In order to minimize prediction errors on the Hazard States, we introduce a new method instead of using the RTCA DAA MOPS calculations (which are based on a linear trajectory). We don’t know future aircraft intent and maneuver changes, but using knowledge of the latest maneuver can significantly reduce our estimation error relative to the MOPS algorithm; also the estimate gets even better after the IMM recognizes the maneuver and adapts to the new predictions. We use the Kalman prediction step to estimate CPA, which will be the IMM Prediction.
Then, there will be four main different CPA definitions that we will evaluate in this work:
-MOPS: using the formula as defined by the MOPS.
-IMM-MOPS: using the formula as defined by the MOPS and the best trajectory estimation produced by the IMM algorithm.
-IMM-Predicted: the estimated closest point of approach calculated at each timestep, using the IMM prediction (the new method).

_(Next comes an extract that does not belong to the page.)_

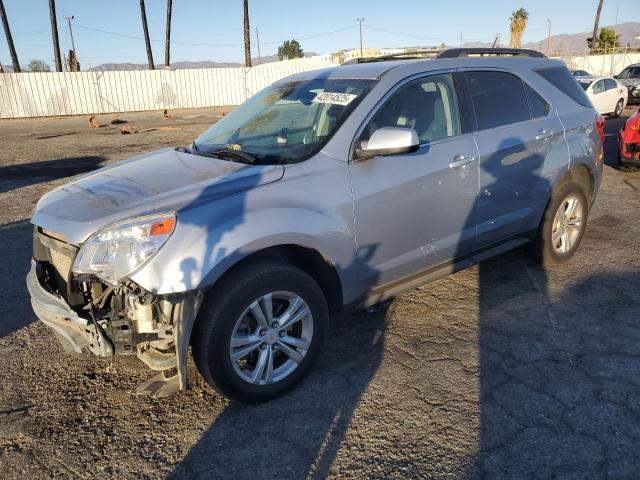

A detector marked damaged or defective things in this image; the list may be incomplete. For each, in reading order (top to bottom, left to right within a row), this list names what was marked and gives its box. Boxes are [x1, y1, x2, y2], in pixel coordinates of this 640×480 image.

detached bumper piece [27, 260, 114, 358]
damaged front bumper [26, 258, 201, 398]
cracked asphalt [1, 107, 640, 478]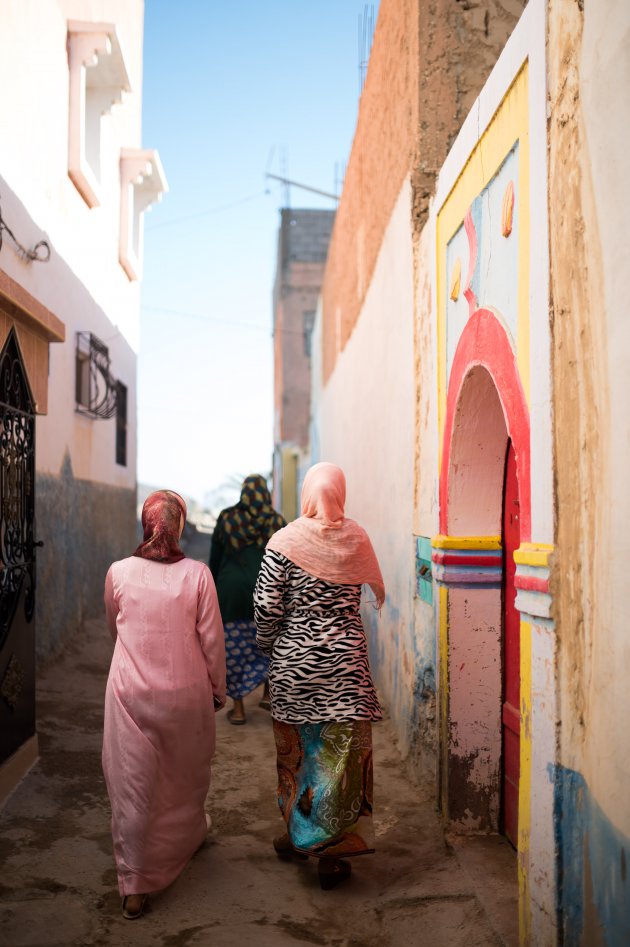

-True: only known after the simulation has ended (influenced by future mode switches), used here only for analysis purposes.
A new method based on the Kalman prediction phase inside the Interactive Multiple Model (IMM) algorithm is presented to estimate time to closest point of approach, horizontal miss distance, and vertical separation. An analysis of the sensor error on the algorithm estimation and the sensor field of regard requirement from the Air-to-Air Radar Minimum Operational Performance Standards (MOPS) is performed. The efficiency of the trajectory estimation has direct implication on the estimation of the intruder trajectory in relation to the own aircraft. In addition, we minimize mode transition prediction errors by introducing a new method for estimation of true CPA based on the Kalman prediction update, the IMM prediction. The methods described in this research can aid a certification authority in determining if a DAA system is sufficient for safely integration of UAS into the National Airspace System.